▶ _Passage to read_:

Even its preparedness to go to war with Iraq without a mandate
from the UN security council is a defiance of international law
far graver than Saddam Hussein's non-compliance with UN weapons
inspectors.
But the US government's declaration of
impending war has, in truth, nothing to do with weapons inspections.
On Saturday John Bolton, the US official charged, hilariously,
with "arms control", told the Today programme that "our
policy ... insists on regime change in Baghdad and that policy
will not be altered, whether inspectors go in or not". The
US government's justification for whupping Saddam has now changed
twice. At first, Iraq was named as a potential target because
it was "assisting al-Qaida". This turned out to be untrue.
Then the US government claimed that Iraq had to be attacked because
it could be developing weapons of mass destruction, and was refusing
to allow the weapons inspectors to find out if this were so. Now,
as the promised evidence has failed to materialise, the weapons
issue has been dropped. The new reason for war is Saddam Hussein's
very existence. This, at least, has the advantage of being verifiable.
It should surely be obvious by now that the decision to wage war
on Iraq came first, and the justification later.
Other than the age-old issue of oil supply,
this is a war without strategic purpose. The US government is
not afraid of Saddam Hussein, however hard it tries to scare its
own people. There is no evidence that Iraq is sponsoring terrorism
against America. Saddam is well aware that if he attacks another
nation with weapons of mass destruction, he can expect to be nuked.
He presents no more of a threat to the world now than he has done
for the past 10 years.
But the US government has several pressing
domestic reasons for going to war. The first is that attacking
Iraq gives the impression that the flagging "war on terror"
is going somewhere. The second is that the people of all super-dominant
nations love war. As Bush found in Afghanistan, whacking foreigners
wins votes. Allied to this concern is the need to distract attention
from the financial scandals in which both the president and vice-president
are enmeshed. Already, in this respect, the impending war seems
to be working rather well.
The United States also possesses a vast
military-industrial complex that is in constant need of conflict
in order to justify its staggeringly expensive existence. Perhaps
more importantly than any of these factors, the hawks who control
the White House perceive that perpetual war results in the perpetual
demand for their services. And there is scarcely a better formula
for perpetual war, with both terrorists and other Arab nations,
than the invasion of Iraq. The hawks know that they will win,
whoever loses. In other words, if the US were not preparing to
attack Iraq, it would be preparing to attack another nation. The
US will go to war with that country because it needs a country
with which to go to war.

▶ _Directions for this task_:
Rewrite the piece on the US push for war with Iraq from "But the US government's" to "to be untrue.", putting "American administration" wherever "US government" appears.

▶ _Given records_:
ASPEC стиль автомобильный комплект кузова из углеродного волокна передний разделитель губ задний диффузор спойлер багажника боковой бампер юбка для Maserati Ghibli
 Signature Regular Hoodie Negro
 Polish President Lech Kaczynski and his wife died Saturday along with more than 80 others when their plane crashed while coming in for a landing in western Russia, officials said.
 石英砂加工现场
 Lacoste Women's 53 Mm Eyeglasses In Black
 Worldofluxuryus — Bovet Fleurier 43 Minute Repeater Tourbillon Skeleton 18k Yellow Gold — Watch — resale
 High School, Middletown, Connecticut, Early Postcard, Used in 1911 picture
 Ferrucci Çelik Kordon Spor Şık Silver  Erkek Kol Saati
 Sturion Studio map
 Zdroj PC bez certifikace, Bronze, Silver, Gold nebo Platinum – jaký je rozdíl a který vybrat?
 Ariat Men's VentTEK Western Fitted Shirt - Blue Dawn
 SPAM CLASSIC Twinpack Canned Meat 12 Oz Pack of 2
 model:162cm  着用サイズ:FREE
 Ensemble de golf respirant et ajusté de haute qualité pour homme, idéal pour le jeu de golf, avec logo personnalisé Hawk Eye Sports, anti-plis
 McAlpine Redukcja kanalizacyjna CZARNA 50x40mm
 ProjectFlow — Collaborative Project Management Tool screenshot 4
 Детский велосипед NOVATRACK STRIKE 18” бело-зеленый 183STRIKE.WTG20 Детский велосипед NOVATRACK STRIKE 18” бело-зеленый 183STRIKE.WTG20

▶ _Your response_:
But the American administration's declaration of
impending war has, in truth, nothing to do with weapons inspections.
On Saturday John Bolton, the US official charged, hilariously,
with "arms control", told the Today programme that "our
policy ... insists on regime change in Baghdad and that policy
will not be altered, whether inspectors go in or not". The
American administration's justification for whupping Saddam has now changed
twice. At first, Iraq was named as a potential target because
it was "assisting al-Qaida". This turned out to be untrue.